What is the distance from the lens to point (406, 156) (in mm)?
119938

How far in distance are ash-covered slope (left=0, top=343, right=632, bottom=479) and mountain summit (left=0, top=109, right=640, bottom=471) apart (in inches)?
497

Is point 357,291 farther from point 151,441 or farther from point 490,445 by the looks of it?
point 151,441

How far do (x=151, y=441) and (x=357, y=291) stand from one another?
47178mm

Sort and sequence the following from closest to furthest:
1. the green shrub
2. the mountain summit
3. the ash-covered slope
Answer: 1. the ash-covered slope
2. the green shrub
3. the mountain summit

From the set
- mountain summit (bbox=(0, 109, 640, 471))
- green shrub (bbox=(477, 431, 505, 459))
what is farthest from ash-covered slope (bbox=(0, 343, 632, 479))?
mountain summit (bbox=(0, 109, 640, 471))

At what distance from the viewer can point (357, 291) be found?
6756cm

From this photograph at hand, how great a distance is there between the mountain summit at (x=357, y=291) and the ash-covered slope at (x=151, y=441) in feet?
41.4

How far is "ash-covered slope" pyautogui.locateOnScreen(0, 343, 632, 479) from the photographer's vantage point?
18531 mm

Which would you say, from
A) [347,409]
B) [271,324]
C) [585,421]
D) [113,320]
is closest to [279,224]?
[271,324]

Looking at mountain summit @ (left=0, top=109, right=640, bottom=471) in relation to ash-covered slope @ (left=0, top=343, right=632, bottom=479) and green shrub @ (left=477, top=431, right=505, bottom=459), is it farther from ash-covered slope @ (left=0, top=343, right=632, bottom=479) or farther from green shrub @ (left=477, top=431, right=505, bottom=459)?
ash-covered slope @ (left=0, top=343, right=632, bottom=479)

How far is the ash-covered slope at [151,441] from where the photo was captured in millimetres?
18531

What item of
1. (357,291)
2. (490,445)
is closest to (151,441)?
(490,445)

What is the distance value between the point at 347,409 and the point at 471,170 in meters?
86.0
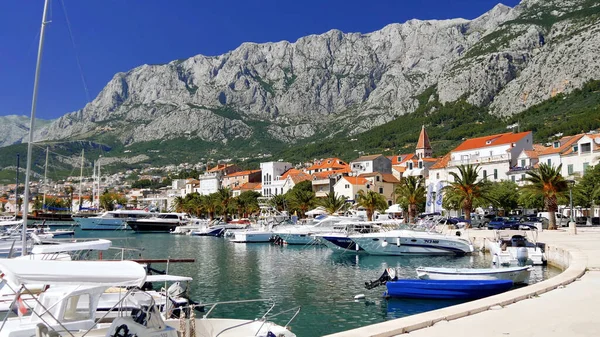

● WHAT IS BEING ASKED:
Copy every line above word for word, and leave the picture out of your copy.

● EXERCISE OUTPUT:
What is the distance from the lens to point (406, 156) (in mm)?
119938

How far in distance are ash-covered slope (left=0, top=343, right=632, bottom=479) and mountain summit (left=0, top=109, right=640, bottom=471) apart (in inches)?
497

Is point 357,291 farther from point 151,441 or farther from point 490,445 by the looks of it?
point 151,441

How far do (x=151, y=441) and (x=357, y=291) stand from one another?
47178mm

Sort and sequence the following from closest to furthest:
1. the green shrub
2. the mountain summit
3. the ash-covered slope
Answer: 1. the ash-covered slope
2. the green shrub
3. the mountain summit

From the set
- mountain summit (bbox=(0, 109, 640, 471))
- green shrub (bbox=(477, 431, 505, 459))
what is farthest from ash-covered slope (bbox=(0, 343, 632, 479))?
mountain summit (bbox=(0, 109, 640, 471))

At what distance from the viewer can point (357, 291) be found?
6756cm

From this photograph at hand, how great a distance is there between the mountain summit at (x=357, y=291) and the ash-covered slope at (x=151, y=441) in feet?
41.4

How far is "ash-covered slope" pyautogui.locateOnScreen(0, 343, 632, 479) from the photographer's vantage point?
18531 mm

Which would you say, from
A) [347,409]
B) [271,324]
C) [585,421]
D) [113,320]
is closest to [279,224]?
[271,324]

Looking at mountain summit @ (left=0, top=109, right=640, bottom=471) in relation to ash-covered slope @ (left=0, top=343, right=632, bottom=479) and green shrub @ (left=477, top=431, right=505, bottom=459), is it farther from ash-covered slope @ (left=0, top=343, right=632, bottom=479) or farther from green shrub @ (left=477, top=431, right=505, bottom=459)?
ash-covered slope @ (left=0, top=343, right=632, bottom=479)

How far is the ash-covered slope at [151,441] from where the photo was captured in millimetres?
18531

What item of
1. (357,291)
2. (490,445)
is closest to (151,441)?
(490,445)

What is the distance value between the point at 347,409 and the point at 471,170 in meters?
86.0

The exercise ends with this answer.